Napa busca la normalidad

El terremoto no solo dañó las estructuras sino también el turismo
Napa busca la normalidad
Hoteles y bodegas del valle vinícola de Napa invitan a los turistas a visitar la zona con la promesa de 'normalidad'.
Foto: EFE

Hoteles y bodegas del valle vinícola de Napa invitan a los turistas a visitar la zona con la promesa de “normalidad”, aunque los destrozos del terremoto del pasado domingo son muy visibles y los nervios entre los que lo vivieron siguen a flor de piel.

“Fue una experiencia traumática. Tengo el miedo metido en el cuerpo”, dijo a Efe Elizabeth Daglia, una vecina de la zona.

La festividad del Día del Trabajo, que en Estados Unidos se celebra el primer lunes de septiembre, es una de esas ocasiones en las que los hoteles de Napa cuelgan el cartel de repleto, pero en el hotel 3 Palms de la ciudad de Napa todavía hay habitaciones libres.

“Tengo una habitación con cama grande por 149 dólares más impuestos”, dice Ramona Newman, la recepcionista, a una persona que se interesa por el alojamiento disponible en el hotel.

El establecimiento está situado en pleno centro de un casco histórico acordonado con vallas metálicas y cubierto con restos de escombros de las cornisas de varios edificios centenarios que se desplomaron tras el temblor de magnitud 6.

El turismo es, después de la industria vinícola, la principal fuente de ingresos de Napa, y los responsables de los negocios de la zona se esfuerzan por proyectar una imagen de normalidad.

“Me ha llamado alguna gente preocupada por la posibilidad de una réplica y preguntando si era seguro venir y yo les digo que por supuesto que sí, que estamos funcionando con plena normalidad y que vengan a visitarnos”, explicó a Efe Heather Mcclintock, una empleada de la oficina turística del condado de Sonoma, contiguo a Napa.
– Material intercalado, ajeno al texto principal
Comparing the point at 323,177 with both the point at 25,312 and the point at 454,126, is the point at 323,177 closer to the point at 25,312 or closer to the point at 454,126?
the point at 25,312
Scott Weatherby, un vendedor de vinos del estado de Oklahoma, es uno de los turistas que, tras pensárselo dos veces, optó por mantener su reserva en Napa: “Me planteé cancelarla pero luego hablé con unos amigos y me dijeron que, siempre y cuando evitásemos el centro histórico, podríamos pasarlo bien”, explicó Weatherby, quien viajó acompañado de su mujer y una pareja de amigos.

Los Weatherby y sus amigos hablaron con Efe después de una cata de vinos en la Bodega Silver Oak, justo cuando la última luz de la tarde caía sobre los kilómetros y kilómetros de viñedos que rodean el lugar, en plena época de vendimia, y nada hacía recordar el temblor que golpeó hace tan solo unos días la localidad.

Pero no hizo falta ir muy lejos para que esa imagen se desvaneciese.

A escasa distancia de Silver Oak, en los viñedos de la familia Trefethen, un cartel advierte que la bodega está cerrada al público y las dos grandes puertas de hierro solo se abren para permitir el incesante trasiego de grúas y camiones de la construcción.

Los viñedos alojan un edificio histórico de 1886, en el que la familia Trefethen acogía a los centenares de visitantes que acudían a catar sus vinos antes del temblor y que amenaza con venirse abajo tras los daños del pasado fin de semana.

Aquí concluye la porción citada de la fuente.